Ci vuole però tanta determinazione per lasciare gli affetti a soli 13 anni…
Non è stato facile. Era l’età in cui tutti tornavano a casa, trovavano il piatto in tavola e i vestili lavati e stirati. Io invece dovevo studiare, allenarmi e badare a me stesso. Vivevo con altri ragazzi, ci dividevamo i compiti domestici. E poi c’erano i dirigenti del Camogli, la squadra dell’epoca, a cui facevamo riferimento per ogni cosa, ci sono sempre stati vicino per risolvere piccoli e grandi problemi, ma il quotidiano era compito nostro.

E i suoi genitori? Hanno appoggiato questa decisione fin da subito?
Devo dire che sono stati eccezionali. Ho lottato tantissimo per convincerli che era quello che volevo, quando hanno capito che non era un capriccio e facevo sul serio mi hanno dimostrato tutta la loro fiducia lasciandomi andare. Spesso venivano a trovarmi, normale e giusto così, ma anche a distanza non mi hanno mai fatto mancare le loro attenzioni e il loro affetto, e mi rendo conto che non è facile gestire queste situazioni.

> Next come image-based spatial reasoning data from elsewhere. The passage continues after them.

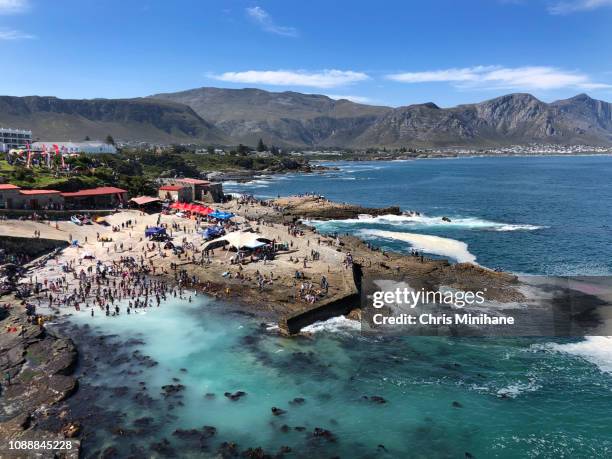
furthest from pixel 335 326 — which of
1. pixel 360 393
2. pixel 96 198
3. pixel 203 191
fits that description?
pixel 203 191

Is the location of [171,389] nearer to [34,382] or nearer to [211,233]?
[34,382]

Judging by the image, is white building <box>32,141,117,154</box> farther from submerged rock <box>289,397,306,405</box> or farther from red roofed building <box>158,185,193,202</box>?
submerged rock <box>289,397,306,405</box>

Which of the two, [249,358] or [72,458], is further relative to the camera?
[249,358]

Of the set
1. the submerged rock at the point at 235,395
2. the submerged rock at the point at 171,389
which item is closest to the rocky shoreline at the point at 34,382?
the submerged rock at the point at 171,389

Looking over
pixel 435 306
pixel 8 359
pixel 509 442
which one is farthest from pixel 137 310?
pixel 509 442

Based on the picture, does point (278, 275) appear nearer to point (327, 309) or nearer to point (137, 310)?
point (327, 309)

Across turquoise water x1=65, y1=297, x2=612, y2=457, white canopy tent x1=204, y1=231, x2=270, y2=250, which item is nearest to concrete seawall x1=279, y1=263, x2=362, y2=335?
turquoise water x1=65, y1=297, x2=612, y2=457
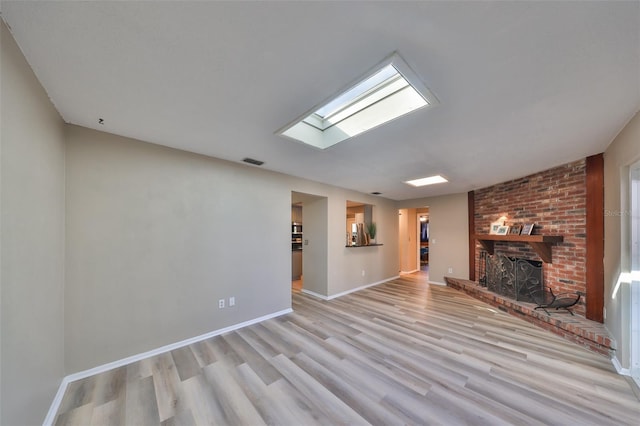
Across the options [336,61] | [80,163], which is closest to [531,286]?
[336,61]

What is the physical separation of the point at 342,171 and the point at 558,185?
3.39 metres

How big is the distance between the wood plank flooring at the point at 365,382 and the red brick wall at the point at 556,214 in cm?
102

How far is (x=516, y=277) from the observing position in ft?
13.3

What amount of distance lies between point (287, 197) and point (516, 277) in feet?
14.1

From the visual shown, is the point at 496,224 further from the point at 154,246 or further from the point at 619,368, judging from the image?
the point at 154,246

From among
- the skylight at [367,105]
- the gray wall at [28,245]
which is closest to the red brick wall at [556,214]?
the skylight at [367,105]

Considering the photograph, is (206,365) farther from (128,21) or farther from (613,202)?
(613,202)

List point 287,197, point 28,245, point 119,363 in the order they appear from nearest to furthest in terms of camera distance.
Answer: point 28,245 < point 119,363 < point 287,197

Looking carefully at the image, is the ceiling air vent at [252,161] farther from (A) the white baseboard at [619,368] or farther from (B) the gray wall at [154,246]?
(A) the white baseboard at [619,368]

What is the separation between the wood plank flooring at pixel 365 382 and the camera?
1.75 metres

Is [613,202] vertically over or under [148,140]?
→ under

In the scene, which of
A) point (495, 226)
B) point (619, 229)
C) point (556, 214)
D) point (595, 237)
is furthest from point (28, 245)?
point (495, 226)

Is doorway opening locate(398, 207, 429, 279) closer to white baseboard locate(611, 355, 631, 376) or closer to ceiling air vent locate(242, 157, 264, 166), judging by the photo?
white baseboard locate(611, 355, 631, 376)

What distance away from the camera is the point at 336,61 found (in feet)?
4.45
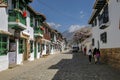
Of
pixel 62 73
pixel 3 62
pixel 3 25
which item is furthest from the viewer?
pixel 3 25

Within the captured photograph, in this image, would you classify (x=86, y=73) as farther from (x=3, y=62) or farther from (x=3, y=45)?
(x=3, y=45)

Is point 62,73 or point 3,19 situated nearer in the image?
point 62,73

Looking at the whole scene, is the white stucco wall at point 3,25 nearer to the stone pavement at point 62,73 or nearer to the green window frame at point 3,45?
the green window frame at point 3,45

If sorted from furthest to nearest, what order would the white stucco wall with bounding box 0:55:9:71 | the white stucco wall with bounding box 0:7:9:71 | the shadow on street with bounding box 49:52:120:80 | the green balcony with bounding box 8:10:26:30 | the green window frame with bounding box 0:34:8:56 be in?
1. the green balcony with bounding box 8:10:26:30
2. the green window frame with bounding box 0:34:8:56
3. the white stucco wall with bounding box 0:7:9:71
4. the white stucco wall with bounding box 0:55:9:71
5. the shadow on street with bounding box 49:52:120:80

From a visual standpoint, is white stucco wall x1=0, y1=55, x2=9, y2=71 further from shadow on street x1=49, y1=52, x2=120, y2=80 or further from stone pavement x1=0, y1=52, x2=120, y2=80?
shadow on street x1=49, y1=52, x2=120, y2=80

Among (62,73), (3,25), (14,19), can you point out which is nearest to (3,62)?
(3,25)

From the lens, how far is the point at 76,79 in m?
12.7

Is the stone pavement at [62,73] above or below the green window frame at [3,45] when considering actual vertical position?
below

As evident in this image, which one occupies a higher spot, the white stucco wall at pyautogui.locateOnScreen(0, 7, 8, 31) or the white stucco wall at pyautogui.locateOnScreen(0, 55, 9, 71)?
the white stucco wall at pyautogui.locateOnScreen(0, 7, 8, 31)

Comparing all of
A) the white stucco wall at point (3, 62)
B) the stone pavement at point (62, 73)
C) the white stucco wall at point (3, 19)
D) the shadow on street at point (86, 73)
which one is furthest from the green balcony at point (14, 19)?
the shadow on street at point (86, 73)

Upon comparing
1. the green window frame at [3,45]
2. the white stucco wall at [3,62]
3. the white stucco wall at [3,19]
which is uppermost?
the white stucco wall at [3,19]

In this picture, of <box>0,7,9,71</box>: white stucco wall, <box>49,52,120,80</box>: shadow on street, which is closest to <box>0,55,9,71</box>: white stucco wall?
<box>0,7,9,71</box>: white stucco wall

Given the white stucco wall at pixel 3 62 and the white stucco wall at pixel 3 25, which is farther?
the white stucco wall at pixel 3 25

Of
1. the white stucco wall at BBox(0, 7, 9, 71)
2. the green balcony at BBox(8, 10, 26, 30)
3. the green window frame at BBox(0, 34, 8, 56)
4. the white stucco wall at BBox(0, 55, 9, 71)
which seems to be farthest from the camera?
the green balcony at BBox(8, 10, 26, 30)
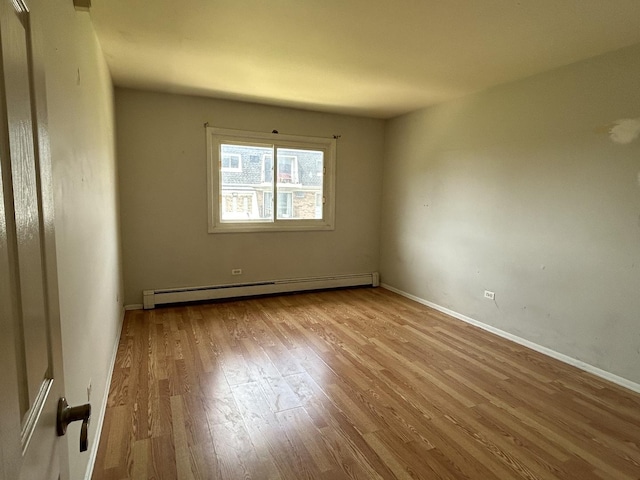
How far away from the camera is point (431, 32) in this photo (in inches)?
96.2

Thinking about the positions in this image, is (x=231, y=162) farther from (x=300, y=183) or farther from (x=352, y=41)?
(x=352, y=41)

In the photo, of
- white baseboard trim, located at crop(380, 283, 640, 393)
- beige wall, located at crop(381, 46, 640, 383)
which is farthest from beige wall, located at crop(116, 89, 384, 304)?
white baseboard trim, located at crop(380, 283, 640, 393)

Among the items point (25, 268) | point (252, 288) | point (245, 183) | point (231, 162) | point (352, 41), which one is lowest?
point (252, 288)

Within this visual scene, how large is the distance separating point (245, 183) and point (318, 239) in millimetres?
1264

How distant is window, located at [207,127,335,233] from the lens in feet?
14.6

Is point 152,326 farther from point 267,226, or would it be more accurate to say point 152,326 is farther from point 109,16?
point 109,16

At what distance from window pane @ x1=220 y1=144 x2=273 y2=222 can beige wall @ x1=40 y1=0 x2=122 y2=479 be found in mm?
1829

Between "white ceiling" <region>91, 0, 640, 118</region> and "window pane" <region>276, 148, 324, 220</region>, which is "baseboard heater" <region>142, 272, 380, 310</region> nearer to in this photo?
"window pane" <region>276, 148, 324, 220</region>

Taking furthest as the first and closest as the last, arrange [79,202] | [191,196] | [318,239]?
[318,239] < [191,196] < [79,202]

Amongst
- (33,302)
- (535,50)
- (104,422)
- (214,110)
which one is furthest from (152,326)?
(535,50)

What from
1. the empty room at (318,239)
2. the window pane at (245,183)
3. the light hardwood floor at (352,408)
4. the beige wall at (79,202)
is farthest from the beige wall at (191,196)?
the beige wall at (79,202)

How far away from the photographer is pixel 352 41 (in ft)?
8.56

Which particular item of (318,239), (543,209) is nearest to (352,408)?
(543,209)

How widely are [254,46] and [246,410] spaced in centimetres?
258
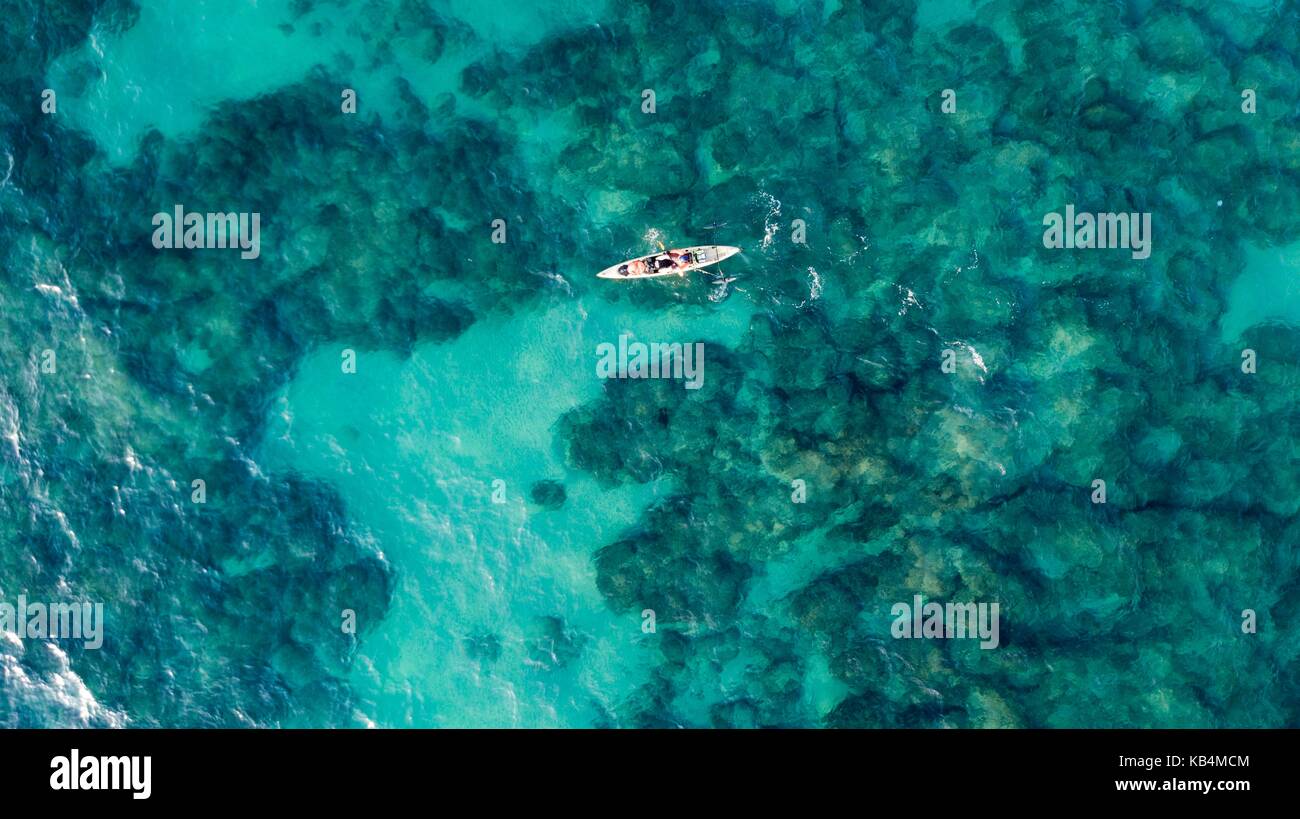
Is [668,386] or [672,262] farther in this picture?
[668,386]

Dopo Camogli il Sori, poi il salto di qualità a Brescia, una squadra molto diversa dalle precedenti
Senza nulla togliere alle altre che mi hanno dato tanto, attualmente credo che la società lombarda sia il top per poter crescere. C’è uno staff completo di tutte le figure necessarie per non lasciare niente al caso con nutrizionista, psicologo, oltre a fisioterapista e preparatore atletico, professionisti indispensabili quando si viaggia ad alti livelli. E poi c’è Sandro Bovo: sia che si parli di giovani, sia nella gestione della squadra, sia dal punto di vista tecnico è davvero un grande. Fin dal primo giorno mi ha messo sotto torchio con tantissimo lavoro, ma mi è servito, e mi servirà ancora.

Quali sono secondo lei i suoi punti deboli?
La fase difensiva prima di tutto. Sarà la genetica, ma noi mancini abbiamo sempre maggiori difficoltà rispetto agli altri in fase di copertura. Anche per questo sono fortunato ad avere un allenatore come Bovo, un vero maestro, mi sta insegnando davvero tanto.

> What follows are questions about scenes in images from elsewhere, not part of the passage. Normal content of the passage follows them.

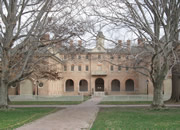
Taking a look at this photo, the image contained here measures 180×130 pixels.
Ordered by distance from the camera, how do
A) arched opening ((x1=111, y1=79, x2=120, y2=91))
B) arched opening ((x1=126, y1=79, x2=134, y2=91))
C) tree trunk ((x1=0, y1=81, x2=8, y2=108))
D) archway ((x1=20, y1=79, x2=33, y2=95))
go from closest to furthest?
tree trunk ((x1=0, y1=81, x2=8, y2=108)) < archway ((x1=20, y1=79, x2=33, y2=95)) < arched opening ((x1=126, y1=79, x2=134, y2=91)) < arched opening ((x1=111, y1=79, x2=120, y2=91))

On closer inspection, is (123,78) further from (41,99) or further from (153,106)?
(153,106)

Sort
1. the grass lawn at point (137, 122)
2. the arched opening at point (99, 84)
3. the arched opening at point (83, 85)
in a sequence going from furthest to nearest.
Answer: the arched opening at point (99, 84)
the arched opening at point (83, 85)
the grass lawn at point (137, 122)

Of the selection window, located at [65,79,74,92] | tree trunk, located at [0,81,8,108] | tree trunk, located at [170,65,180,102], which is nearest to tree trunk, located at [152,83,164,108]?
tree trunk, located at [170,65,180,102]

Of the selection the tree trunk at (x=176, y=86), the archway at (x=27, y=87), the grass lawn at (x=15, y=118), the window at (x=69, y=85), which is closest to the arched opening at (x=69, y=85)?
the window at (x=69, y=85)

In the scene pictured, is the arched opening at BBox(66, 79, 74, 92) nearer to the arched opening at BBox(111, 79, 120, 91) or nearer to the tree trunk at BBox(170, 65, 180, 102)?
the arched opening at BBox(111, 79, 120, 91)

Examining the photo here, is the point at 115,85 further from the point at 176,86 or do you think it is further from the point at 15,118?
the point at 15,118

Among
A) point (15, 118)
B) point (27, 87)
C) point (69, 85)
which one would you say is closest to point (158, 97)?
point (15, 118)

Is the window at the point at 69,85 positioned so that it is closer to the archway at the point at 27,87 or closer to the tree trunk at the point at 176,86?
the archway at the point at 27,87

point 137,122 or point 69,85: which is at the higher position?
point 137,122

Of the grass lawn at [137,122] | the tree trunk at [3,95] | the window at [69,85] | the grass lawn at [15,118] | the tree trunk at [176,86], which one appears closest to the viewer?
the grass lawn at [137,122]

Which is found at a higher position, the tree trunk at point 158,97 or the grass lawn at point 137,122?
the tree trunk at point 158,97

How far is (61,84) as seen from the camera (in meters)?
50.2

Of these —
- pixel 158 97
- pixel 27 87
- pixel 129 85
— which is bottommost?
pixel 129 85

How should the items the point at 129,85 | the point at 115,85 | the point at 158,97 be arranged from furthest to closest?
1. the point at 115,85
2. the point at 129,85
3. the point at 158,97
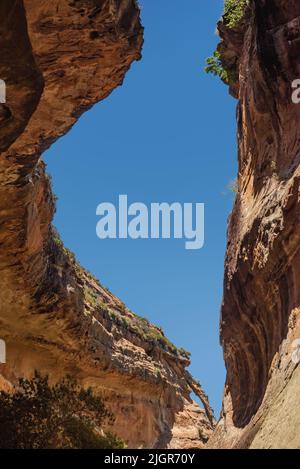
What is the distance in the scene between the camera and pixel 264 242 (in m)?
15.9

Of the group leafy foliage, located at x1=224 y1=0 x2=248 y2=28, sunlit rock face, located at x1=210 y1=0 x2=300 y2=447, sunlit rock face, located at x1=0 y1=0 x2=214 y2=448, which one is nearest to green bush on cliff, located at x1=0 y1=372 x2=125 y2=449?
sunlit rock face, located at x1=210 y1=0 x2=300 y2=447

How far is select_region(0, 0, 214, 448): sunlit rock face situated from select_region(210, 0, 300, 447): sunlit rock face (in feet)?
18.8

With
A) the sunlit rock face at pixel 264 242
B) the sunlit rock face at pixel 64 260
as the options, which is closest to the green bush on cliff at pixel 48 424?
the sunlit rock face at pixel 264 242

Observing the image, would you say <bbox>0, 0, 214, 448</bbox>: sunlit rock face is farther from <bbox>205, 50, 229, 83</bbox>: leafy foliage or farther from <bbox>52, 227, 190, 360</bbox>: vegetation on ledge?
<bbox>205, 50, 229, 83</bbox>: leafy foliage

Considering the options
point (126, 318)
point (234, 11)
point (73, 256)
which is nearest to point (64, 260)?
point (73, 256)

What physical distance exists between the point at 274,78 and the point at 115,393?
21.4 metres

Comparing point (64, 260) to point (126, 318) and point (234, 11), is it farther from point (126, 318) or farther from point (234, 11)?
point (234, 11)

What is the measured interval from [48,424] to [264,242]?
26.0 ft

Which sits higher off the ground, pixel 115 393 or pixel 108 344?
pixel 108 344

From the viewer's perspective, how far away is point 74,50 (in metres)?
12.9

Chi osserva per rubarne i segreti?
Non ho un modello in particolare, ogni filmato è buono per imparare un po’ da tutti i mancini più forti. Forse Mandic e Filipovic per capacità offensive, ma vorrei diventare bravo in difesa come Maro Jokovic. Diciamo che l’ideale sarebbe un mix dei tre (sorride, ndc). Tra i giocatori del passato invece Benedek, un giocatore fantastico e completo.

E oltre la pallanuoto? Cosa c’è nella sua vita?
Adoro il basket, in particolare l’NBA. Sono cresciuto con il mito di Michael Jordan. Ho letto e riletto la sua storia, so tutto di lui, è anche un po’ merito suo se sono andato avanti con determinazione, nonostante sia uno sport profondamente diverso.

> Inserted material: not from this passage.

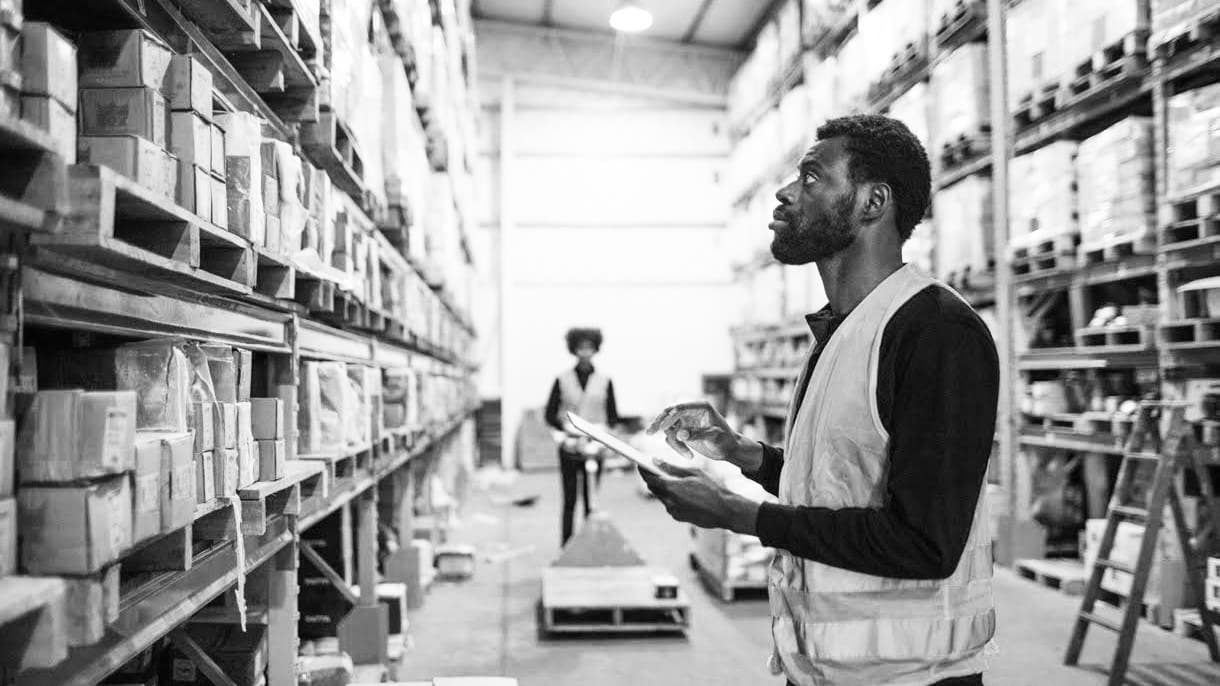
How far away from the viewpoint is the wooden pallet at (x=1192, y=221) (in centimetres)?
537

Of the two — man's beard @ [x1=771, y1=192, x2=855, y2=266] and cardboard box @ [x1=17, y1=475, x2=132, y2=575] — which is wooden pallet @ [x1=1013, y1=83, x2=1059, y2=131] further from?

Tra tante cose, non ha mai trascurato l’istruzione
Certo che no, anzi. Tra un po’ avrò l’esame di maturità. Sto andando a Genova per una due giorni di full immertion scolastica, tra giugno e luglio poi sarò in compagnia dei libri

Avrà il tempo di pensare ai Mondiali di Budapest?
Darò tutto me stesso per convincere il CT, ma mi rendo conto che non sarà facile. Non potrei partecipare alla World League ad esempio per gli impegni scolastici, un break che in questo momento rende tutto più complicato. Se non dovesse andare spero di riuscire a rifarmi con la convocazione per i Mondiali Juniores di Belgrado e poi eventualmente anche con le Universiadi di fine agosto.

Si iscriverà subito all’università, quindi. Solo per poter partecipare alla competizione?
No, tutt’altro. Vorrei studiare ingegneria gestionale, il management è una tradizione di famiglia. Purtroppo con la pallanuoto non si guadagna chissà quanto e devo pensare al futuro.